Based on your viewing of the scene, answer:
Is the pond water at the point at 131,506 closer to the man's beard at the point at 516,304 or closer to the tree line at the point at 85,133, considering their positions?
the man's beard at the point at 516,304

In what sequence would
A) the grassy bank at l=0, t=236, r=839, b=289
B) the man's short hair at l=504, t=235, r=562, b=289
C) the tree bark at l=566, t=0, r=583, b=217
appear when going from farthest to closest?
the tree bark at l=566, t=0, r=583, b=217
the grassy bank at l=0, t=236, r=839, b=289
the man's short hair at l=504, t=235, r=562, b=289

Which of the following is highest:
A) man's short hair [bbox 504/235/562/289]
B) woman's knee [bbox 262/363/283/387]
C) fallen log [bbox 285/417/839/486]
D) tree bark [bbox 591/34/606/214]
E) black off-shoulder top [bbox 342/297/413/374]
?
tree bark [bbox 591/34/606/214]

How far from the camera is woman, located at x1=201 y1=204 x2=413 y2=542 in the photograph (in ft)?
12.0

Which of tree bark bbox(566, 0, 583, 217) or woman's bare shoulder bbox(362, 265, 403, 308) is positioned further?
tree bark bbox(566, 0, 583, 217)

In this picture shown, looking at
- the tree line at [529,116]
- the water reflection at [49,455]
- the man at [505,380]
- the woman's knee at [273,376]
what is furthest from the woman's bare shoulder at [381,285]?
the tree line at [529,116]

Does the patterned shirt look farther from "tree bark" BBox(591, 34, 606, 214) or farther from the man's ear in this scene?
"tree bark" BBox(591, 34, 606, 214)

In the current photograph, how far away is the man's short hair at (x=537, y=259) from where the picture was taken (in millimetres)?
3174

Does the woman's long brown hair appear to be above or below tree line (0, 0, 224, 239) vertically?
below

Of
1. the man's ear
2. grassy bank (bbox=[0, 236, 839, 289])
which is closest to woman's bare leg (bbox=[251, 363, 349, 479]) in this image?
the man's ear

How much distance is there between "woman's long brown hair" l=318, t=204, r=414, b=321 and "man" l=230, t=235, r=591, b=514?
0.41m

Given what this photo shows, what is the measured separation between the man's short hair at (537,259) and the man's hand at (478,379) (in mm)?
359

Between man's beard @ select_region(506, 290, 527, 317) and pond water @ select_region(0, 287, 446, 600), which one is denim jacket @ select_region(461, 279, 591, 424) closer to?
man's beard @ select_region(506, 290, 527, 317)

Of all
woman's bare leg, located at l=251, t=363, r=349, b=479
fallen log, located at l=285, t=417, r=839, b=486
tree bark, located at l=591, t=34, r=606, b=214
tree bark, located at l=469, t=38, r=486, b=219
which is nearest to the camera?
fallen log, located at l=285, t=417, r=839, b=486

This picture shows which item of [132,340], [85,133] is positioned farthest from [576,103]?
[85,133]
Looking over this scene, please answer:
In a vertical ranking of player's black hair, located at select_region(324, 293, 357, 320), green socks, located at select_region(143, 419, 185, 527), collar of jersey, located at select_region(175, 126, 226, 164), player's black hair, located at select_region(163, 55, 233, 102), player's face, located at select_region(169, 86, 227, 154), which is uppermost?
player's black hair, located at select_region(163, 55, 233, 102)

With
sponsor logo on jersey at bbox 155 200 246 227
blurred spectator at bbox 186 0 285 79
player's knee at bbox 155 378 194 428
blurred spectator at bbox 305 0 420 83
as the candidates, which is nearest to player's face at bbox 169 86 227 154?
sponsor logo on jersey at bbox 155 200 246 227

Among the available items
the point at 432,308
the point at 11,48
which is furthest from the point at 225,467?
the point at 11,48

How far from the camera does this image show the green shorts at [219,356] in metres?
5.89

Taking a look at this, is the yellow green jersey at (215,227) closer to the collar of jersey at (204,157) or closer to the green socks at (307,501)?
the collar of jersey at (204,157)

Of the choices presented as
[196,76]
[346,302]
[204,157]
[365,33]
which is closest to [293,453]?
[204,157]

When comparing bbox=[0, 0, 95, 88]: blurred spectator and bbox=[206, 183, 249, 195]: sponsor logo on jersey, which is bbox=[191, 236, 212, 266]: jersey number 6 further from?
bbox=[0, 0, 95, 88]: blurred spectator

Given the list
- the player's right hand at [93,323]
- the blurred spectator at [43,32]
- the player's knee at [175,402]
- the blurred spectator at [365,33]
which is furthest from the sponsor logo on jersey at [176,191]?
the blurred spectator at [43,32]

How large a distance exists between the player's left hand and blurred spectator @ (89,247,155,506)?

———

WHAT YOU HAVE TO DO: Using the material above, reproduce exactly the line that contains "Among the available items" and all lines after it through the last one, and only those.

ANSWER FOR THIS EXERCISE:
Among the available items
the point at 432,308
the point at 11,48
which is furthest from the point at 225,467?
the point at 11,48

How far from the camera does this image show the green shorts at [219,356] in metres?
5.89

Taking a look at this, is the yellow green jersey at (215,227) closer to the collar of jersey at (204,157) or closer to the green socks at (307,501)?
the collar of jersey at (204,157)

Of the choices presented as
[196,76]
[346,302]
[204,157]
[365,33]
which is closest to [293,453]?
[204,157]

When comparing bbox=[0, 0, 95, 88]: blurred spectator and bbox=[206, 183, 249, 195]: sponsor logo on jersey, which is bbox=[191, 236, 212, 266]: jersey number 6 further from?
bbox=[0, 0, 95, 88]: blurred spectator

Given the list
- the player's right hand at [93,323]
- the blurred spectator at [43,32]
- the player's knee at [175,402]
- the blurred spectator at [365,33]
which is furthest from the sponsor logo on jersey at [176,191]?
the blurred spectator at [43,32]

How large a distance exists between the player's left hand and blurred spectator @ (89,247,155,506)?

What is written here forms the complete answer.